» **Given task**: Collect every line in the items below that contains the string "feet", and copy each of those lines in full.

» **Input for this task**:
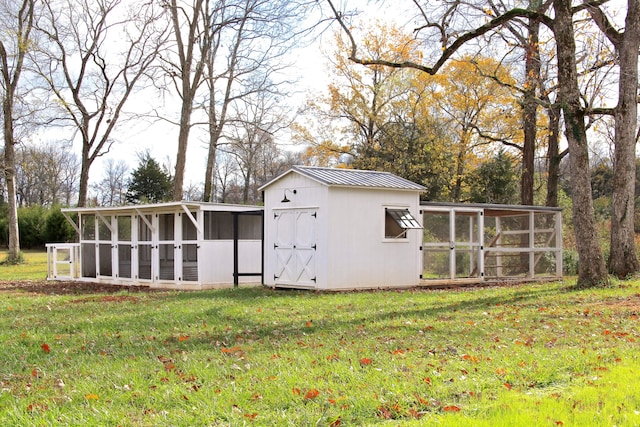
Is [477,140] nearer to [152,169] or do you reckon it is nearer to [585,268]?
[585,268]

--

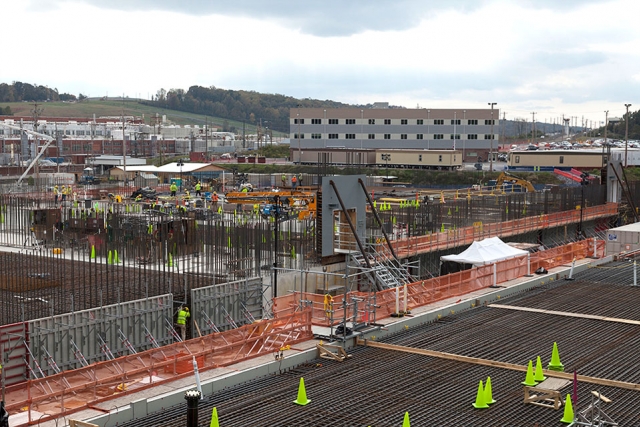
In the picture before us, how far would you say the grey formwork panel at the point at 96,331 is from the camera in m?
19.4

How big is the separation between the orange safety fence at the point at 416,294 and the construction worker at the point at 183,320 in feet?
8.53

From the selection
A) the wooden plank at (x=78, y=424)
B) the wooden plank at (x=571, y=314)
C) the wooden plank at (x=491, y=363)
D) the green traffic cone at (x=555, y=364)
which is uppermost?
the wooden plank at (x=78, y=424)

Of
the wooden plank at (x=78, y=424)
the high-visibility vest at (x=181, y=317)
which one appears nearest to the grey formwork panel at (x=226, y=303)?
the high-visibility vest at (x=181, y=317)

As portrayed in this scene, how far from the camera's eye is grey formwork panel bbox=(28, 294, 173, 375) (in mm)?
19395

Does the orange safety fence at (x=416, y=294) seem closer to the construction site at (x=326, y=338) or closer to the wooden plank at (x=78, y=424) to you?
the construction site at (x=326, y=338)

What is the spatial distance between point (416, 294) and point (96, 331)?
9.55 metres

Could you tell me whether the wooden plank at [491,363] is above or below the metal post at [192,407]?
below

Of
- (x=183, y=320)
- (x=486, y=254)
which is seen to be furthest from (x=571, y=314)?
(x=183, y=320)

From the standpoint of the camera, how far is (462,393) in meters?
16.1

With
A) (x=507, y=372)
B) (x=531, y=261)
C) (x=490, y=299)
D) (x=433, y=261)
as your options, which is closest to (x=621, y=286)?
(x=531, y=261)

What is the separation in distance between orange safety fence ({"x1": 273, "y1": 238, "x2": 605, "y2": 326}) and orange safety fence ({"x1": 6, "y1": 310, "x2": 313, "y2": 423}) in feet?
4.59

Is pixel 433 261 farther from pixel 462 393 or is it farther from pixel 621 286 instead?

» **Complete response**:
How big is the separation between the orange safety fence at the point at 416,294 and the construction worker at the point at 183,320 in feet?
What is the separation in distance between orange safety fence ({"x1": 273, "y1": 238, "x2": 605, "y2": 326}) and orange safety fence ({"x1": 6, "y1": 310, "x2": 313, "y2": 423}) in feet?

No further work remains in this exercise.